== AIM OF THE EXERCISE ==
Retype the records that come next, word for word.

Collected data
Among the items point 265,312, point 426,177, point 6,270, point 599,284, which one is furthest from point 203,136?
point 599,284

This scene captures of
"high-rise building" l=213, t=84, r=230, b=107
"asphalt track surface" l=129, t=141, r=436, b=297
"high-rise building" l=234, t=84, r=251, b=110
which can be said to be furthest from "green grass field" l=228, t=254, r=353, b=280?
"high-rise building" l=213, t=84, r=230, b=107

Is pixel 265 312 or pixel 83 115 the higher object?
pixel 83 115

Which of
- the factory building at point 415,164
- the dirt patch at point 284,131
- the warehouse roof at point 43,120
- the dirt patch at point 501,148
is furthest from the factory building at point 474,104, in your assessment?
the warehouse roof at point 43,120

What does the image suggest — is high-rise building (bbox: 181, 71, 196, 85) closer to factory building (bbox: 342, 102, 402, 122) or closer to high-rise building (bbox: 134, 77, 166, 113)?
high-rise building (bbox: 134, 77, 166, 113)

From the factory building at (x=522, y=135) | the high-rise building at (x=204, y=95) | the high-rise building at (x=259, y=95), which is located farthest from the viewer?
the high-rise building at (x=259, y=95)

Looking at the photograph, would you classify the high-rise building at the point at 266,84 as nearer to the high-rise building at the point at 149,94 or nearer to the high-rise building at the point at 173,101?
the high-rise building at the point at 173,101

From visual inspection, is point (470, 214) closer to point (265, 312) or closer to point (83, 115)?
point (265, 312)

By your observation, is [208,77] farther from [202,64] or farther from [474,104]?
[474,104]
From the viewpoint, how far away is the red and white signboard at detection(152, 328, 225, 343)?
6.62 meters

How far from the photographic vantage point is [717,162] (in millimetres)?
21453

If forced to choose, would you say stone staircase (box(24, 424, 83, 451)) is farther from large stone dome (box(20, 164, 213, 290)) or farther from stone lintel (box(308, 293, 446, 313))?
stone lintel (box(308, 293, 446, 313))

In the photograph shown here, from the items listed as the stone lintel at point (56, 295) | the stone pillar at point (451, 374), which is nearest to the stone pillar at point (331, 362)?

== EXPECTED ANSWER ==
Among the items point 265,312, point 426,177, point 6,270, point 599,284, which one is furthest from point 203,136?
point 599,284

This scene captures of
"high-rise building" l=213, t=84, r=230, b=107
"asphalt track surface" l=129, t=141, r=436, b=297
"high-rise building" l=234, t=84, r=251, b=110
which can be said to be furthest from "green grass field" l=228, t=254, r=353, b=280?
"high-rise building" l=213, t=84, r=230, b=107

Is pixel 265 312 or pixel 83 115 the higher object?
pixel 83 115

Which of
- the factory building at point 415,164
- the dirt patch at point 284,131
- the warehouse roof at point 43,120
- the dirt patch at point 501,148
is furthest from the factory building at point 474,104, in your assessment?
the warehouse roof at point 43,120

What does the image suggest — is high-rise building (bbox: 181, 71, 196, 85) closer to factory building (bbox: 342, 102, 402, 122) or closer to high-rise building (bbox: 134, 77, 166, 113)?
high-rise building (bbox: 134, 77, 166, 113)

From the factory building at (x=522, y=135) | the high-rise building at (x=204, y=95) | the high-rise building at (x=259, y=95), which is located farthest from the viewer?
the high-rise building at (x=259, y=95)

Looking at the photograph, would you classify the high-rise building at the point at 266,84 as nearer to the high-rise building at the point at 149,94 or nearer to the high-rise building at the point at 173,101?
the high-rise building at the point at 173,101

From visual inspection, is point (470, 214) closer to point (265, 312) or closer to point (83, 115)?
point (265, 312)

By your observation, is [208,77] farther from [202,64] or farther from [474,104]?
[474,104]
From the viewpoint, how far away is the red and white signboard at detection(152, 328, 225, 343)?
6.62 meters

How far from the photographic vantage point is [717,162] (in millimetres)?
21453

If forced to choose, would you say stone staircase (box(24, 424, 83, 451)) is farther from large stone dome (box(20, 164, 213, 290)) or farther from stone lintel (box(308, 293, 446, 313))?
stone lintel (box(308, 293, 446, 313))

In the photograph shown here, from the items listed as the stone lintel at point (56, 295) | the stone pillar at point (451, 374), which is nearest to the stone pillar at point (331, 362)?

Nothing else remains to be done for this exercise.